Getting Ready for Cool Weather Plantings - Save 15%
August 2008 
Harvest Salad Greens
Bountiful Harvests
Harvest Fresh Salad Greens
Cool  Season  Bountiful Harvest with 2B Seeds Vegetables Seeds
 

Late summer and fall is a great time for gardening. Cooler weather, reduced pest pressure and staggered plantings make for a relaxing experience in the garden. And of course, nothing beats garden-fresh, nutrition-packed food in late fall and winter. By choosing the right crops and planting times, and employing a few simple season-extending techniques, your garden can flourish long after the last tomatoes are canned. Many fall-sown crops can also winter-over to provide early spring food and, along with fall-transplanted perennials, host pollinator and other beneficial insects as they flower in early summer. Fall cover cropping is great way to protect and build your soil, as well as beat spring weeds and add to the ecological diversity of your garden. So while you are enjoying the beauty and bounty of summer, "plant ahead" for a continuous and fruitful harvest.
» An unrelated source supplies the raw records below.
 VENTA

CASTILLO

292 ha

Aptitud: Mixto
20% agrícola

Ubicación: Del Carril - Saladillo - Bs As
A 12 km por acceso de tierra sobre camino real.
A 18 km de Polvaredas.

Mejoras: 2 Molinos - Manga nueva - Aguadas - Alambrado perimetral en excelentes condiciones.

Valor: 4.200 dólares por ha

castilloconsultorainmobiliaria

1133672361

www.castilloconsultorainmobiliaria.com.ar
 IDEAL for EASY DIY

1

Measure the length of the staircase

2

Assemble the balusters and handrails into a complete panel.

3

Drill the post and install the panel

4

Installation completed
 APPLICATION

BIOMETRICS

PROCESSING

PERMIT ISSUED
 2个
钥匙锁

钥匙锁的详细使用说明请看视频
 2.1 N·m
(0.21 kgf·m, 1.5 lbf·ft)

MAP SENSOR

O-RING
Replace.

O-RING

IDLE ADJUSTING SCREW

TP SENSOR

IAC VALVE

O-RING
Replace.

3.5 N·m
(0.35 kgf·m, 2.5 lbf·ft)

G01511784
Gardening for many of us is a seasonal affair. In the depths of winter, we dream of the first hint of green. We excitedly pour over garden catalogs, place our orders and anxiously wait for our seeds to arrive. Spring is a flurry of activity involving soil preparation, repairing cold frames, building compost piles, fixing up the watering system and planting, planting and more planting. By early June much of this focused activity comes to a grinding halt. We figure everything is planted and other than some maintenance and weeding, we sit back and anticipate harvest.

 
Harvest Fresh Salad Greens and Other Veggies Right Through Fall  !
 

As we become more experienced gardeners we soon realize that we need not restrict our gardening passion to a few brief months. With timely and successive plantings throughout the summer and early fall, we can more fully enjoy our gardens and the fresh vegetables they provide almost year-round. A successful harvest from these later plantings depends largely upon our knowledge of the particular crop and variety being grown. You'll find in this article a series of tips designed to help you maximize your harvest and enjoy your garden year round.
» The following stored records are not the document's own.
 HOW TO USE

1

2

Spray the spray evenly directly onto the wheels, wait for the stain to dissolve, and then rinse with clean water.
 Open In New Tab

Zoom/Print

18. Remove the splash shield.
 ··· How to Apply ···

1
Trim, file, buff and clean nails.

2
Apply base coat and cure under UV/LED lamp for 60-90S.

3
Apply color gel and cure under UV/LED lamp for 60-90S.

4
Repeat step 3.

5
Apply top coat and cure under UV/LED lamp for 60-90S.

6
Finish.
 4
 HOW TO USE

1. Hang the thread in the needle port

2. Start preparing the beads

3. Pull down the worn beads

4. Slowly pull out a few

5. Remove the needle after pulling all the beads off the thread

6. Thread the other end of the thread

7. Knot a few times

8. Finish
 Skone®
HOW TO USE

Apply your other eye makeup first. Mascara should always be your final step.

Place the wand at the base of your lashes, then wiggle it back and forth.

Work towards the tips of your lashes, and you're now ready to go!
For example, lettuce is a cool-weather crop that tolerates light frosts as well as summer heat. Therefore, it can be successively sown every two or three weeks from early spring to late summer in order to assure a continual harvest up to several weeks after your first frost in the fall. Your latest summer plantings should occur about 6-8 weeks after early spring until late summer. In moderate climates like the Pacific Northwest, lettuce varieties can even survive throughout the winter and can be planted as late as September. Varieties planted in late spring until mid-summer must be more resistant to heat and slower to bolt (go to seed)
Carrots also lend themselves to successive plantings throughout the spring and summer and a great feature of late plantings is that they tend to be much sweeter than summer harvested roots due to their exposure to light frosts. However, in warmer regions such as South California, Arizona, Texas and Florida, these rules of thumb do not apply. In these locales fall plantings are not only appropriate but may be the only planting time for good carrot growth. Carrots can grow in cool fall conditions but their growth slows down considerably as the days become progressively shorter. Thus, in most regions of the United States, 10-12 weeks before your first fall frost is the latest that carrots should be planted.
Many of the leafy green vegetables, such as spinach, and arugula have two "windows of opportunity". These crops not only prefer cooler weather, but do rather poorly when it becomes hot and tend to bolt quickly. Thus they can be planted in early spring for late spring/early summer harvest, or they can be planted in mid to late summer (6 to 8 weeks before your first fall frost) for a fall harvest. In milder climates, these crops can continue growing and providing during the winter months. Even in climates with severe winters, spinach can be sown in the fall. After it emerges from the soil, liberally mulch it with straw. It will remain dormant during the winter and resume growth during the first warm days of early spring.
Peas are another crop that can be planted in either early spring or late summer, but the spring planting usually results in a better harvest.
Broccoli, cabbage also have two optimum planting times (i.e. early spring and mid-summer), but these crops should generally be transplanted rather than direct seeded. Plant your seeds 12 to 14 weeks before your first fall frost and then transplant your seedlings into the garden 6 to 8 weeks before your first fall frost. In milder climates these crops can even survive through the winter.  Radishes such as our Champion and Cherry Belle are quick growing and can be planted throughout the spring until 2 to 4 weeks before the first fall frost. You can enjoy food from your garden for many more weeks of the year than is usually recognized. Have a great fall gardening season with all of our vegetables!